[Short web captions]

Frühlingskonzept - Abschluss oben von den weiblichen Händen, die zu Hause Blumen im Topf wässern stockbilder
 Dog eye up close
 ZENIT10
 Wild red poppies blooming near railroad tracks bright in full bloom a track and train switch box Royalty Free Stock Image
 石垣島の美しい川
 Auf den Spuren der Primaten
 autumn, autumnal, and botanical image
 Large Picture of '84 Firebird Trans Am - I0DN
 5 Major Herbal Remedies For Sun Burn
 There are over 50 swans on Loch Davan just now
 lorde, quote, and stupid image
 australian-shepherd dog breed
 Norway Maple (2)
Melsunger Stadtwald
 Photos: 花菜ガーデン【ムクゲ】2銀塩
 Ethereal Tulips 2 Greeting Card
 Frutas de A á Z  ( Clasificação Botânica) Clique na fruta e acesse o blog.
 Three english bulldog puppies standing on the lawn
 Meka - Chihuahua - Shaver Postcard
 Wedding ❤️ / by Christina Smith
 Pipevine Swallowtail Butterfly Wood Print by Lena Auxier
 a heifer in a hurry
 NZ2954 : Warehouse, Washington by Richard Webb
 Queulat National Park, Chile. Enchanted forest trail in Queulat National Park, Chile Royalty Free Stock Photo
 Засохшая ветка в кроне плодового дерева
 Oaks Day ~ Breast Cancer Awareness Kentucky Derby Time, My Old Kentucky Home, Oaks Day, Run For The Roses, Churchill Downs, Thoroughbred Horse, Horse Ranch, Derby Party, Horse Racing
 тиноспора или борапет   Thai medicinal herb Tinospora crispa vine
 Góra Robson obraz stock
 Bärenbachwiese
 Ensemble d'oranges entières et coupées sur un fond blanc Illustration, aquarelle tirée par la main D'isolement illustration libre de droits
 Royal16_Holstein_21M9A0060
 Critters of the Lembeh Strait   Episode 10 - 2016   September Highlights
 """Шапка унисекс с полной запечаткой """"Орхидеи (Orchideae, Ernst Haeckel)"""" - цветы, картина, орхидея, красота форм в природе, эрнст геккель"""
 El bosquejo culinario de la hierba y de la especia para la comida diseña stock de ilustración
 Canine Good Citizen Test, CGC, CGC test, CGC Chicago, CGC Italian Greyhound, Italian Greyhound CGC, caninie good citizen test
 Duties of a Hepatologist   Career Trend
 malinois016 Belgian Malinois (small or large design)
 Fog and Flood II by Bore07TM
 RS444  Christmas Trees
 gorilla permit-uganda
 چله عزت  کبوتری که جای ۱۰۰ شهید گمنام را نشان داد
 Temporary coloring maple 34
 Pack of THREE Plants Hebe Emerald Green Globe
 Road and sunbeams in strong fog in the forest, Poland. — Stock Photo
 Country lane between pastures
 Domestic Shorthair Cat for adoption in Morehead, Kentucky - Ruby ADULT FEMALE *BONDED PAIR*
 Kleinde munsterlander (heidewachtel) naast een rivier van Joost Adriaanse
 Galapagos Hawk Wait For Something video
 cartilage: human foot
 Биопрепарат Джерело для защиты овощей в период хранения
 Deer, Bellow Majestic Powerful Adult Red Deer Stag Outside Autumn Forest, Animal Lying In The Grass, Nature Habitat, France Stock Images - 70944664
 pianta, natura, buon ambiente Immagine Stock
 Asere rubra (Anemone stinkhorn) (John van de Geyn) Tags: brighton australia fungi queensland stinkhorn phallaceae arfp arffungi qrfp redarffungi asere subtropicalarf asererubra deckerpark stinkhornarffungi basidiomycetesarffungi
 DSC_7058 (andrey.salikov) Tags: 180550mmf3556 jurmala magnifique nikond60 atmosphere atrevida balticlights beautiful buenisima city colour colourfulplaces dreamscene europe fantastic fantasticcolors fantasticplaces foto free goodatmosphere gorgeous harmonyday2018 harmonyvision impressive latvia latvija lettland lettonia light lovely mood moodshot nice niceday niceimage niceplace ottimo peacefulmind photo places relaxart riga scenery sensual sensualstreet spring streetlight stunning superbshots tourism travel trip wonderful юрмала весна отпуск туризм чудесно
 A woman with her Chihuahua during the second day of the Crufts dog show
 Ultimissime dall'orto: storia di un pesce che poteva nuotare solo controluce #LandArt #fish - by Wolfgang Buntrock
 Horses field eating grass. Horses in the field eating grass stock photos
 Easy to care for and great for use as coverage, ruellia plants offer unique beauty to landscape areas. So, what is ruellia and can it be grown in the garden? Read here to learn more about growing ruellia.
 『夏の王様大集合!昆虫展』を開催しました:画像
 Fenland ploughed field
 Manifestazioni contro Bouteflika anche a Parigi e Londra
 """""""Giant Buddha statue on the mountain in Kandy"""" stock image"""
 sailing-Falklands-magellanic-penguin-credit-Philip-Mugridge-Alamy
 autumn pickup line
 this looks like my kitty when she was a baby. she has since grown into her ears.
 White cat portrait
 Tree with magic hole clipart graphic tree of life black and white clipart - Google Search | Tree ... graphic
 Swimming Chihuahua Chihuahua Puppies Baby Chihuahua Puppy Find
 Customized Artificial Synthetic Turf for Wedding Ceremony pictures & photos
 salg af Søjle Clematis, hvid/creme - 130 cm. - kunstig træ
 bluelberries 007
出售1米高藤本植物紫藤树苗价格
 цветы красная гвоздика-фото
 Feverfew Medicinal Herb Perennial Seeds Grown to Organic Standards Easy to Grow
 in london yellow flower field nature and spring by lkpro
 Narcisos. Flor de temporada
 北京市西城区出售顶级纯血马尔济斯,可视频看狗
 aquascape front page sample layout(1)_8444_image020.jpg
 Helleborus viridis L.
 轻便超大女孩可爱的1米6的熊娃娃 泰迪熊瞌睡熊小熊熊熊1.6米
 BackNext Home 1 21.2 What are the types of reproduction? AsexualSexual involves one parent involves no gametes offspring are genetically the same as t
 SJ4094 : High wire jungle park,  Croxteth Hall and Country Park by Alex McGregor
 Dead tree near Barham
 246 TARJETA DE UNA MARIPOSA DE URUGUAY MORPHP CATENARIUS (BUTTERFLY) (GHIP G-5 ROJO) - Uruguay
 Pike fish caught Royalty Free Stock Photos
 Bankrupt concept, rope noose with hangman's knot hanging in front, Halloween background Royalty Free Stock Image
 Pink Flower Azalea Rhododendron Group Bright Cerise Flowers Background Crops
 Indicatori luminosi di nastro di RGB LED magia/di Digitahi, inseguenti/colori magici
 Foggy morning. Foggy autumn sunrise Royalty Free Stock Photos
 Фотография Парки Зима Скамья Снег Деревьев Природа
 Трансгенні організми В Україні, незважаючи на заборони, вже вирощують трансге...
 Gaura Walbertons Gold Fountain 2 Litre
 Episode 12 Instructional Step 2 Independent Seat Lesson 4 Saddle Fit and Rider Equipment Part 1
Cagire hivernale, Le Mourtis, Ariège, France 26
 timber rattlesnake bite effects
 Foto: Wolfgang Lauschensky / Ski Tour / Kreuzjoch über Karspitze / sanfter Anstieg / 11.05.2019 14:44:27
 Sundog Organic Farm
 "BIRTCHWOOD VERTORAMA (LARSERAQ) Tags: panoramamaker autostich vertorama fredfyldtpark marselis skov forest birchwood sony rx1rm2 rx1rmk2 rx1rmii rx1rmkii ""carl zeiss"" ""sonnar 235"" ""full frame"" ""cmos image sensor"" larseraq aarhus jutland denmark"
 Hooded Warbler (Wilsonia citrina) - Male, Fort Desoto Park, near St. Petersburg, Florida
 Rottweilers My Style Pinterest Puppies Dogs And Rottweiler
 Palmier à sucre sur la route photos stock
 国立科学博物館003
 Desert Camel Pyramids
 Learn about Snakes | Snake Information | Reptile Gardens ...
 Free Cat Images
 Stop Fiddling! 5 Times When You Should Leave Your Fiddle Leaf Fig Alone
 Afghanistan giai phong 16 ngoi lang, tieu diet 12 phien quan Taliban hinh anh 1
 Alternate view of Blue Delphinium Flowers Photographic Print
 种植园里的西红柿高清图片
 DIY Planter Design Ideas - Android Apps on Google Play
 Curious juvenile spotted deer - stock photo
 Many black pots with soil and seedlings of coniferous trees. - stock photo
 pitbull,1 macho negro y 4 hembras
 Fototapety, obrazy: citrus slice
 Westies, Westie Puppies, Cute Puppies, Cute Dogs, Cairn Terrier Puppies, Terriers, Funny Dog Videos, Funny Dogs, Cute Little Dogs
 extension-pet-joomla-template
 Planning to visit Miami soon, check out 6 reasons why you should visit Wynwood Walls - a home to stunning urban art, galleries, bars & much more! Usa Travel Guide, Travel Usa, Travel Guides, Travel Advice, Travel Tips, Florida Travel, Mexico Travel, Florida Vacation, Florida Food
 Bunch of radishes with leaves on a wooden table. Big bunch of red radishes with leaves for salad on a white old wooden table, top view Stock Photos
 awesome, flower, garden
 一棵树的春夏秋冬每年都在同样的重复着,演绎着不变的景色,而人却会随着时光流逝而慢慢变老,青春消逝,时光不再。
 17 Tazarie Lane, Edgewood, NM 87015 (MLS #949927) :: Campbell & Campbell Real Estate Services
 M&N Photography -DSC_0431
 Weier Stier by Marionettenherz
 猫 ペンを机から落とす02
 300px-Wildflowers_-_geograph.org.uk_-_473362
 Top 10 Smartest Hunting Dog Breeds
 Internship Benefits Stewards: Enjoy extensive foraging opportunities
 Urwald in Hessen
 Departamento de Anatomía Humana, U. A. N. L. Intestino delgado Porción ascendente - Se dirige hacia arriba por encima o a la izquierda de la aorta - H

▸ **Task statement**:
In the data above, find the line that contains "را نشان داد" and the line that contains "Domestic Shorthair Cat". Repeat exactly those lines and every line between them, and only those.

▸ **Task solution**:
 چله عزت  کبوتری که جای ۱۰۰ شهید گمنام را نشان داد
 Temporary coloring maple 34
 Pack of THREE Plants Hebe Emerald Green Globe
 Road and sunbeams in strong fog in the forest, Poland. — Stock Photo
 Country lane between pastures
 Domestic Shorthair Cat for adoption in Morehead, Kentucky - Ruby ADULT FEMALE *BONDED PAIR*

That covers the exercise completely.